その音によって、ユウナたちは式典開始が迫っていることを認識する。
巡回僧長シェリンダ≪本日はこのベベルへ遥々お越し頂き誠に有難く思う所存にございます。まもなく・・式典を始めさせて頂きますお手数ですがご客席のご協力の方宜しくお願い致します≫
シェリンダの場内挨拶により、雑談や話し声が次第に薄まってくる。
その場の空気がにわかに高揚に包まれた。
聖なる塔からベベル宮内に帰ってきたティーダは、目的もなく歩き続ける。
視線は足先だけを見つめ、放心に近い無心であった。
祈り子に面会すれば、何かきっかけをつかめるであろうと、ここまでその期待を胸に旅をしてきた。しかしそれは容易く霧散してしまう。
宮内は式典の開始時刻が迫っているため、聖なる塔の周辺には人気(ひとけ)はなく閑散とした有様になっていた。
伽藍洞の空間の中に、数える程度の案内者が点在するのみである。
その中の一人がティーダの途方に暮れている姿に気づいた。
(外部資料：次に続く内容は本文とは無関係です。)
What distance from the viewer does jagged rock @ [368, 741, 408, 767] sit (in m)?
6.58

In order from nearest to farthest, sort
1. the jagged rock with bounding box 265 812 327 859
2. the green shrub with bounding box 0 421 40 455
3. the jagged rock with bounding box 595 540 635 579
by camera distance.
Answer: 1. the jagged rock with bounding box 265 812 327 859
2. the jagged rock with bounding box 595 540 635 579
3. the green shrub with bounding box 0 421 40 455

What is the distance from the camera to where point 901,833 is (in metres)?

式典に招かれた関係者だと思ったベベルの案内者が走り寄ってきた。
ティーダは柱の影から出てきたその人物と鉢合わせる形となり、ぶつかりそうになる。
「!?」
前を見ていないティーダは突然の人影と気配に驚いた。
「キミは確か、ユウナ君のガードの!」
と、案内者は驚きながらもティーダのことを知っているらしく親近感をこめた笑顔を向ける。
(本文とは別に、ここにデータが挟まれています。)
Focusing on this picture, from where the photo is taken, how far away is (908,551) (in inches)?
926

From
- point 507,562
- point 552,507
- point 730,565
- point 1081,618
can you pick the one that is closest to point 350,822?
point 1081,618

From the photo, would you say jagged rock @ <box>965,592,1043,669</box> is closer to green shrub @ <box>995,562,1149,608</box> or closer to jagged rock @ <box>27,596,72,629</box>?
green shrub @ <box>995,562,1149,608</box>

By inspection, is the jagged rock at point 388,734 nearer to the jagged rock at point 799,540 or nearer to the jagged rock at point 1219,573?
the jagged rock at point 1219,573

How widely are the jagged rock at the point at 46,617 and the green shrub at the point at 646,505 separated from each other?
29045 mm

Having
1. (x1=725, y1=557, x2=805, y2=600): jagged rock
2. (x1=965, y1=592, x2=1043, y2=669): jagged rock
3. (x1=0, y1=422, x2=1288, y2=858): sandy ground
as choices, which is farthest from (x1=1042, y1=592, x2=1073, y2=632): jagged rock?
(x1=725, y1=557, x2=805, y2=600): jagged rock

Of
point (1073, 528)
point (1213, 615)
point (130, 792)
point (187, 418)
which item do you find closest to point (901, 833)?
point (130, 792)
しかし、一方でティーダにはその人物が未だに誰だか判別がつかない。
「‥覚えているかな」
と、さすがに本人の戸惑いを察したらしく、案内者は改めて自己紹介を始めた。
祈りの挨拶、両手で円環をつくりながら
「僕はイサール。当時はユウナ君と同じ召喚士で究極召喚を求め旅した者」
ティーダは召喚士というキーワードから記憶を手繰り寄せてハっとした顔をする。イサールという名前と長い髪の特徴から、かつてユウナとシンを倒す旅の中で出会った召喚士の一人だということをおぼろげながらに思い出した。
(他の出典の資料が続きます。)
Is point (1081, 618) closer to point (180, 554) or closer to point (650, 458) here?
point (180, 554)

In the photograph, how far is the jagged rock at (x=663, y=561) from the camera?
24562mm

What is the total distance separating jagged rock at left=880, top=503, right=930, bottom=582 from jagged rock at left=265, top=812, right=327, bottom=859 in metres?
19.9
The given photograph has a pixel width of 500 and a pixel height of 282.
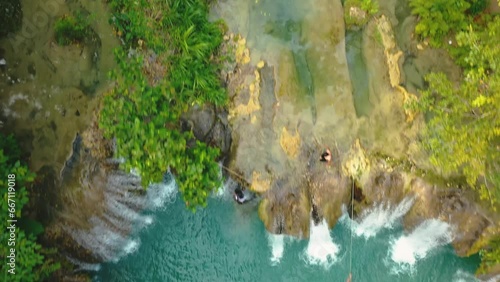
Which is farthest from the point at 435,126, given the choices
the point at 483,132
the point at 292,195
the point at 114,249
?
the point at 114,249

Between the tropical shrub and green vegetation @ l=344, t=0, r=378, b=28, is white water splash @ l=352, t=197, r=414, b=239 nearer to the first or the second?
the tropical shrub

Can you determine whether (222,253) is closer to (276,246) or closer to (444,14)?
(276,246)

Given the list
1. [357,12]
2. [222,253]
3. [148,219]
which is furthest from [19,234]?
[357,12]

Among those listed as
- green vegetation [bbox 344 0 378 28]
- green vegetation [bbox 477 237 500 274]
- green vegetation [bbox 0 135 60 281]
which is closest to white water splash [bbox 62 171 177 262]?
green vegetation [bbox 0 135 60 281]

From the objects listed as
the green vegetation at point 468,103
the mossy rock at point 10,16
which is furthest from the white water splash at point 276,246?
the mossy rock at point 10,16

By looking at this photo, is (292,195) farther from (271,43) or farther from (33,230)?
(33,230)
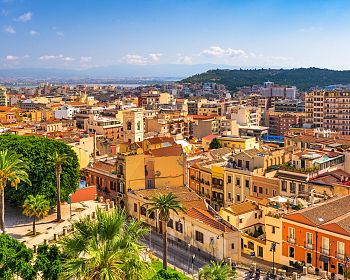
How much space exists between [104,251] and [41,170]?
95.1 ft

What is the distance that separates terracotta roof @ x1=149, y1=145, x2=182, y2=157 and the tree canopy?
11.0 meters

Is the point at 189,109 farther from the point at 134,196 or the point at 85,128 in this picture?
the point at 134,196

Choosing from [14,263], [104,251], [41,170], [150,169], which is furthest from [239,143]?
[104,251]

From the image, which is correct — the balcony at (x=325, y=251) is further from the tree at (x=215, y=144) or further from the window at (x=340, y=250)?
the tree at (x=215, y=144)

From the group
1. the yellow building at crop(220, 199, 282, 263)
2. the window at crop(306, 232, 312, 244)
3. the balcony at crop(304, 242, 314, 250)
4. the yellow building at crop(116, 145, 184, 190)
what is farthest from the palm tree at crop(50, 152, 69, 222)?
the window at crop(306, 232, 312, 244)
その当の本人のイサールは、山の天気のようにすぐに悔やんだ顔に切り替わる。
「僕は・・キミ達の足を引っ張ってしまった」
そこには過去の記憶からの後悔の情があり、がっくりと落胆している。
「足を引っ張った?」
ティーダにはどれのことを言っているのか皆目検討がつかない。イサールの言った言葉を反芻してみるもやはり理解には及ばなかった。
そしてどう反応していいかも分からずに首をひねる。
「その・・」
イサールは先を続けようとするが口がごもつき、途端に歯切れが悪くなる。
「・・反逆者扱いを」
と、言い淀みながらも自らが犯した過ちを弁明した。その当時の自分を責めているようにも見える。
「ぁあ・・」
ティーダもイサールの伝えたかったこと、そしてその当時の経緯を思い出した。
気の抜けた笑顔になりながら
「仕方ないっスよ、それにそんな事すっかり忘れてた」
と、イサールの肩をたたく。
「いや、そうはいかないよ」
イサールは大きく首を横に振りながら真剣に訴えかけた。
「君達は英雄だよ!」
ほめたたえる事と弁解を兼ねながら、もう一度イサールは頭をさげた。
「・・すまなかった。あの頃の僕は教えに縋り過ぎていたのかもしれない」
それを聞いて、ティーダの中で違和感が引っかかった。笑顔が波のように引いていく。
“教えに縋り過ぎていた”という言葉が、ベベル庭園でユウナとライナーが喋っていたフレーズと重なっていた。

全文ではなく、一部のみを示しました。